WORK TO DO
1. Using the perfume review, answer these:
(a) Who composed 'Bandit', and for whom?
(b) Which scent did the writer wear day after day in the early eighties?
(c) Which scent does the review call dirtier than the original 'Van Cleef & Arpels pour Homme'?
2. Translate this sentence from the perfume review into French: "The former is a leather chypre with predominantly green-floral notes, while the latter features floral notes that are, however, distinctly spicier."
3. According to the perfume review, why did the writer struggle for a long time to wear 'Van Cleef & Arpels pour Homme'? Answer in one to three sentences.

DOCUMENT TEXT
==============================

Anyone who wants to know how a really good leather chypre can smell should sniff two: Germaine Cellier's legendary 'Bandit', which she composed for Robert Piguet in the early forties, and Louis Monnet's 'Van Cleef & Arpels pour Homme', launched three decades later. The former is a leather chypre with predominantly green-floral notes, while the latter features floral notes that are, however, distinctly spicier. In terms of presentation and demeanor, they are, despite their differences in detail, very, very similar: diva-like, commanding, extremely elegant, strict, a bit humorless, but very sexy.
I first encountered the scent on a colleague in the early eighties, when I was still a rather naive young man who bathed day after day in 'Antaeus'. He was pretty much the opposite of me: everything about him seemed sexually charged, he was constantly suggestive, the personification of lust - and he wore this scent.
None of my perfumes is as closely linked to a person, indeed almost possessed by one, as 'Van Cleef & Arpels pour Homme'. This scent is my former colleague S. - a sexpot par excellence.
For a long time, I struggled to wear this scent myself - I liked it, just as I liked my colleague, but when I wore it (I had bought a small bottle at the time), I felt as if I was borrowing his sexual presence, for which I was not really the type.
And as successfully as I could fend off his advances, which were quite indiscriminate by the way, I still had the impression - wearing this, his scent - that he had somehow caught me...
The original 'Van Cleef & Arpels pour Homme' was also a scent with enormous erotic radiance - a bitter-spicy elixir with intense animalistic potency; not quite as offensive as 'Yatagan', not quite as sweetly lustful as 'Antaeus', not quite as dirty as 'Jules', but still: a macho in every sense. However, a civilized macho, a well-groomed, well-dressed one, but also one brimming with self-confidence, showcasing his sexual potency.

==============================

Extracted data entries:
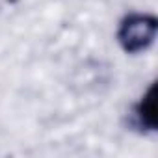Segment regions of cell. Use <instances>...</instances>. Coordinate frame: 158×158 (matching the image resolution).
<instances>
[{
	"label": "cell",
	"mask_w": 158,
	"mask_h": 158,
	"mask_svg": "<svg viewBox=\"0 0 158 158\" xmlns=\"http://www.w3.org/2000/svg\"><path fill=\"white\" fill-rule=\"evenodd\" d=\"M156 19L147 13L127 15L117 30V41L128 54H138L149 48L156 37Z\"/></svg>",
	"instance_id": "obj_1"
},
{
	"label": "cell",
	"mask_w": 158,
	"mask_h": 158,
	"mask_svg": "<svg viewBox=\"0 0 158 158\" xmlns=\"http://www.w3.org/2000/svg\"><path fill=\"white\" fill-rule=\"evenodd\" d=\"M134 115H136V123L139 128L149 130V132L156 130V86L154 84H151L147 93L138 102Z\"/></svg>",
	"instance_id": "obj_2"
}]
</instances>
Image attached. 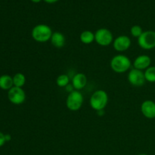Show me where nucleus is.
<instances>
[{
  "mask_svg": "<svg viewBox=\"0 0 155 155\" xmlns=\"http://www.w3.org/2000/svg\"><path fill=\"white\" fill-rule=\"evenodd\" d=\"M110 68L117 74H124L130 69L132 66L131 60L124 54H117L110 60Z\"/></svg>",
  "mask_w": 155,
  "mask_h": 155,
  "instance_id": "obj_1",
  "label": "nucleus"
},
{
  "mask_svg": "<svg viewBox=\"0 0 155 155\" xmlns=\"http://www.w3.org/2000/svg\"><path fill=\"white\" fill-rule=\"evenodd\" d=\"M52 33V30L49 26L40 24L33 27L31 32V36L36 42L43 43L50 40Z\"/></svg>",
  "mask_w": 155,
  "mask_h": 155,
  "instance_id": "obj_2",
  "label": "nucleus"
},
{
  "mask_svg": "<svg viewBox=\"0 0 155 155\" xmlns=\"http://www.w3.org/2000/svg\"><path fill=\"white\" fill-rule=\"evenodd\" d=\"M108 95L104 90H96L93 92L89 99V104L93 110H104L108 104Z\"/></svg>",
  "mask_w": 155,
  "mask_h": 155,
  "instance_id": "obj_3",
  "label": "nucleus"
},
{
  "mask_svg": "<svg viewBox=\"0 0 155 155\" xmlns=\"http://www.w3.org/2000/svg\"><path fill=\"white\" fill-rule=\"evenodd\" d=\"M83 104V94L78 90L72 91L68 94L66 99V106L71 111H77Z\"/></svg>",
  "mask_w": 155,
  "mask_h": 155,
  "instance_id": "obj_4",
  "label": "nucleus"
},
{
  "mask_svg": "<svg viewBox=\"0 0 155 155\" xmlns=\"http://www.w3.org/2000/svg\"><path fill=\"white\" fill-rule=\"evenodd\" d=\"M138 45L145 50H151L155 48V31L146 30L138 38Z\"/></svg>",
  "mask_w": 155,
  "mask_h": 155,
  "instance_id": "obj_5",
  "label": "nucleus"
},
{
  "mask_svg": "<svg viewBox=\"0 0 155 155\" xmlns=\"http://www.w3.org/2000/svg\"><path fill=\"white\" fill-rule=\"evenodd\" d=\"M95 42L101 46H107L113 43V33L107 28L98 29L95 33Z\"/></svg>",
  "mask_w": 155,
  "mask_h": 155,
  "instance_id": "obj_6",
  "label": "nucleus"
},
{
  "mask_svg": "<svg viewBox=\"0 0 155 155\" xmlns=\"http://www.w3.org/2000/svg\"><path fill=\"white\" fill-rule=\"evenodd\" d=\"M8 98L12 104L20 105L25 101L26 93L22 88L13 86L8 91Z\"/></svg>",
  "mask_w": 155,
  "mask_h": 155,
  "instance_id": "obj_7",
  "label": "nucleus"
},
{
  "mask_svg": "<svg viewBox=\"0 0 155 155\" xmlns=\"http://www.w3.org/2000/svg\"><path fill=\"white\" fill-rule=\"evenodd\" d=\"M128 81L132 86H136V87L144 86L146 82L145 74L142 71L133 68L130 70L128 74Z\"/></svg>",
  "mask_w": 155,
  "mask_h": 155,
  "instance_id": "obj_8",
  "label": "nucleus"
},
{
  "mask_svg": "<svg viewBox=\"0 0 155 155\" xmlns=\"http://www.w3.org/2000/svg\"><path fill=\"white\" fill-rule=\"evenodd\" d=\"M131 39L126 35H120L114 39L113 46L117 51L124 52L128 50L131 46Z\"/></svg>",
  "mask_w": 155,
  "mask_h": 155,
  "instance_id": "obj_9",
  "label": "nucleus"
},
{
  "mask_svg": "<svg viewBox=\"0 0 155 155\" xmlns=\"http://www.w3.org/2000/svg\"><path fill=\"white\" fill-rule=\"evenodd\" d=\"M141 112L147 119L155 118V102L152 100H145L141 104Z\"/></svg>",
  "mask_w": 155,
  "mask_h": 155,
  "instance_id": "obj_10",
  "label": "nucleus"
},
{
  "mask_svg": "<svg viewBox=\"0 0 155 155\" xmlns=\"http://www.w3.org/2000/svg\"><path fill=\"white\" fill-rule=\"evenodd\" d=\"M151 58L146 54H142L135 58L133 61V67L134 68L143 71L146 70L151 66Z\"/></svg>",
  "mask_w": 155,
  "mask_h": 155,
  "instance_id": "obj_11",
  "label": "nucleus"
},
{
  "mask_svg": "<svg viewBox=\"0 0 155 155\" xmlns=\"http://www.w3.org/2000/svg\"><path fill=\"white\" fill-rule=\"evenodd\" d=\"M87 84V77L83 73H77L72 79V86L75 90H81Z\"/></svg>",
  "mask_w": 155,
  "mask_h": 155,
  "instance_id": "obj_12",
  "label": "nucleus"
},
{
  "mask_svg": "<svg viewBox=\"0 0 155 155\" xmlns=\"http://www.w3.org/2000/svg\"><path fill=\"white\" fill-rule=\"evenodd\" d=\"M51 45L57 48H63L66 43V38L61 32H54L50 39Z\"/></svg>",
  "mask_w": 155,
  "mask_h": 155,
  "instance_id": "obj_13",
  "label": "nucleus"
},
{
  "mask_svg": "<svg viewBox=\"0 0 155 155\" xmlns=\"http://www.w3.org/2000/svg\"><path fill=\"white\" fill-rule=\"evenodd\" d=\"M13 86V77L7 75V74L0 76V89H2V90L8 91Z\"/></svg>",
  "mask_w": 155,
  "mask_h": 155,
  "instance_id": "obj_14",
  "label": "nucleus"
},
{
  "mask_svg": "<svg viewBox=\"0 0 155 155\" xmlns=\"http://www.w3.org/2000/svg\"><path fill=\"white\" fill-rule=\"evenodd\" d=\"M80 39L82 43L85 45H89L95 42V33L90 30H84L80 34Z\"/></svg>",
  "mask_w": 155,
  "mask_h": 155,
  "instance_id": "obj_15",
  "label": "nucleus"
},
{
  "mask_svg": "<svg viewBox=\"0 0 155 155\" xmlns=\"http://www.w3.org/2000/svg\"><path fill=\"white\" fill-rule=\"evenodd\" d=\"M13 77V83L14 86L16 87L22 88L26 83V77L22 73H17L14 75Z\"/></svg>",
  "mask_w": 155,
  "mask_h": 155,
  "instance_id": "obj_16",
  "label": "nucleus"
},
{
  "mask_svg": "<svg viewBox=\"0 0 155 155\" xmlns=\"http://www.w3.org/2000/svg\"><path fill=\"white\" fill-rule=\"evenodd\" d=\"M145 80L149 83H155V66H150L144 72Z\"/></svg>",
  "mask_w": 155,
  "mask_h": 155,
  "instance_id": "obj_17",
  "label": "nucleus"
},
{
  "mask_svg": "<svg viewBox=\"0 0 155 155\" xmlns=\"http://www.w3.org/2000/svg\"><path fill=\"white\" fill-rule=\"evenodd\" d=\"M69 83L70 78L66 74H61L57 77V80H56V84L61 88L66 87L67 86L69 85Z\"/></svg>",
  "mask_w": 155,
  "mask_h": 155,
  "instance_id": "obj_18",
  "label": "nucleus"
},
{
  "mask_svg": "<svg viewBox=\"0 0 155 155\" xmlns=\"http://www.w3.org/2000/svg\"><path fill=\"white\" fill-rule=\"evenodd\" d=\"M143 30H142V27L139 25H134L131 27L130 29V34L135 38H139L141 35L143 33Z\"/></svg>",
  "mask_w": 155,
  "mask_h": 155,
  "instance_id": "obj_19",
  "label": "nucleus"
},
{
  "mask_svg": "<svg viewBox=\"0 0 155 155\" xmlns=\"http://www.w3.org/2000/svg\"><path fill=\"white\" fill-rule=\"evenodd\" d=\"M5 134L2 132H0V148L2 147L3 145L5 144Z\"/></svg>",
  "mask_w": 155,
  "mask_h": 155,
  "instance_id": "obj_20",
  "label": "nucleus"
},
{
  "mask_svg": "<svg viewBox=\"0 0 155 155\" xmlns=\"http://www.w3.org/2000/svg\"><path fill=\"white\" fill-rule=\"evenodd\" d=\"M5 141L7 142H10L12 140V136L10 134H5Z\"/></svg>",
  "mask_w": 155,
  "mask_h": 155,
  "instance_id": "obj_21",
  "label": "nucleus"
},
{
  "mask_svg": "<svg viewBox=\"0 0 155 155\" xmlns=\"http://www.w3.org/2000/svg\"><path fill=\"white\" fill-rule=\"evenodd\" d=\"M46 3H48V4H53V3L57 2L58 0H44Z\"/></svg>",
  "mask_w": 155,
  "mask_h": 155,
  "instance_id": "obj_22",
  "label": "nucleus"
},
{
  "mask_svg": "<svg viewBox=\"0 0 155 155\" xmlns=\"http://www.w3.org/2000/svg\"><path fill=\"white\" fill-rule=\"evenodd\" d=\"M41 1H42V0H31V2H33L34 3H39Z\"/></svg>",
  "mask_w": 155,
  "mask_h": 155,
  "instance_id": "obj_23",
  "label": "nucleus"
},
{
  "mask_svg": "<svg viewBox=\"0 0 155 155\" xmlns=\"http://www.w3.org/2000/svg\"><path fill=\"white\" fill-rule=\"evenodd\" d=\"M137 155H148V154H137Z\"/></svg>",
  "mask_w": 155,
  "mask_h": 155,
  "instance_id": "obj_24",
  "label": "nucleus"
}]
</instances>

==============================

OUTPUTS IN ORDER
1.
(a) Germaine Cellier composed it for Robert Piguet.
(b) 'Antaeus'.
(c) 'Jules'.

2. Le premier est un chypre cuir aux notes principalement vertes et florales, tandis que le second présente des notes florales qui sont toutefois nettement plus épicées.

3. Wearing the scent made the writer feel like they were borrowing the colleague's sexual presence. The writer was not really the type for that presence.